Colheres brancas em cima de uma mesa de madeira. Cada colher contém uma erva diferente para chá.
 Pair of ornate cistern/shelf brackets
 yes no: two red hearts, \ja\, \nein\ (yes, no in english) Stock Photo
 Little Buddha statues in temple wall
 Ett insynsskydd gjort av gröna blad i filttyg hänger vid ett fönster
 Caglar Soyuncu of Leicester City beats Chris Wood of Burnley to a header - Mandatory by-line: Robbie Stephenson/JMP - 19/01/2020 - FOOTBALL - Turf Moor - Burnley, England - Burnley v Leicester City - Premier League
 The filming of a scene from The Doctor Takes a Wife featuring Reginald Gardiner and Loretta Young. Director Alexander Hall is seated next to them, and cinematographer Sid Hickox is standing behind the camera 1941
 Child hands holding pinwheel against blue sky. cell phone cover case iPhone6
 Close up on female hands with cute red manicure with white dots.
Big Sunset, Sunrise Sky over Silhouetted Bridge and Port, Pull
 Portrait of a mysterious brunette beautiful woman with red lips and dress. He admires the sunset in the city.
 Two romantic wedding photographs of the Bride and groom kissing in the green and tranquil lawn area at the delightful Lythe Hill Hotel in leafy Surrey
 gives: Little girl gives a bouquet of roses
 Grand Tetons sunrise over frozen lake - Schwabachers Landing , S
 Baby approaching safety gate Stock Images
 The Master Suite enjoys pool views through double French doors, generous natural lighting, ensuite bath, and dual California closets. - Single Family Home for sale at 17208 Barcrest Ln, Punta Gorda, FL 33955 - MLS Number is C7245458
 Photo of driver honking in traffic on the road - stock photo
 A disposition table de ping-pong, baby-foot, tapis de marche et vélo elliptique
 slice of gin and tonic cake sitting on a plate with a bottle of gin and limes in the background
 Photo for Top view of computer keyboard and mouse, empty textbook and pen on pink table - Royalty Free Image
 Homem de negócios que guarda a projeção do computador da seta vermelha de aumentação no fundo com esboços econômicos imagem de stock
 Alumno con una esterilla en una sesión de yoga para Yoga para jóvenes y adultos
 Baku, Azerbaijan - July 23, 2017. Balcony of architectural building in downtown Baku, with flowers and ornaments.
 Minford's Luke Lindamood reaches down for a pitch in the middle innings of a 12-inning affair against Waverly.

● TASK PROMPT
Reproduce the data exactly, omitting nothing.

● RESPONSE
Colheres brancas em cima de uma mesa de madeira. Cada colher contém uma erva diferente para chá.
 Pair of ornate cistern/shelf brackets
 yes no: two red hearts, \ja\, \nein\ (yes, no in english) Stock Photo
 Little Buddha statues in temple wall
 Ett insynsskydd gjort av gröna blad i filttyg hänger vid ett fönster
 Caglar Soyuncu of Leicester City beats Chris Wood of Burnley to a header - Mandatory by-line: Robbie Stephenson/JMP - 19/01/2020 - FOOTBALL - Turf Moor - Burnley, England - Burnley v Leicester City - Premier League
 The filming of a scene from The Doctor Takes a Wife featuring Reginald Gardiner and Loretta Young. Director Alexander Hall is seated next to them, and cinematographer Sid Hickox is standing behind the camera 1941
 Child hands holding pinwheel against blue sky. cell phone cover case iPhone6
 Close up on female hands with cute red manicure with white dots.
Big Sunset, Sunrise Sky over Silhouetted Bridge and Port, Pull
 Portrait of a mysterious brunette beautiful woman with red lips and dress. He admires the sunset in the city.
 Two romantic wedding photographs of the Bride and groom kissing in the green and tranquil lawn area at the delightful Lythe Hill Hotel in leafy Surrey
 gives: Little girl gives a bouquet of roses
 Grand Tetons sunrise over frozen lake - Schwabachers Landing , S
 Baby approaching safety gate Stock Images
 The Master Suite enjoys pool views through double French doors, generous natural lighting, ensuite bath, and dual California closets. - Single Family Home for sale at 17208 Barcrest Ln, Punta Gorda, FL 33955 - MLS Number is C7245458
 Photo of driver honking in traffic on the road - stock photo
 A disposition table de ping-pong, baby-foot, tapis de marche et vélo elliptique
 slice of gin and tonic cake sitting on a plate with a bottle of gin and limes in the background
 Photo for Top view of computer keyboard and mouse, empty textbook and pen on pink table - Royalty Free Image
 Homem de negócios que guarda a projeção do computador da seta vermelha de aumentação no fundo com esboços econômicos imagem de stock
 Alumno con una esterilla en una sesión de yoga para Yoga para jóvenes y adultos
 Baku, Azerbaijan - July 23, 2017. Balcony of architectural building in downtown Baku, with flowers and ornaments.
 Minford's Luke Lindamood reaches down for a pitch in the middle innings of a 12-inning affair against Waverly.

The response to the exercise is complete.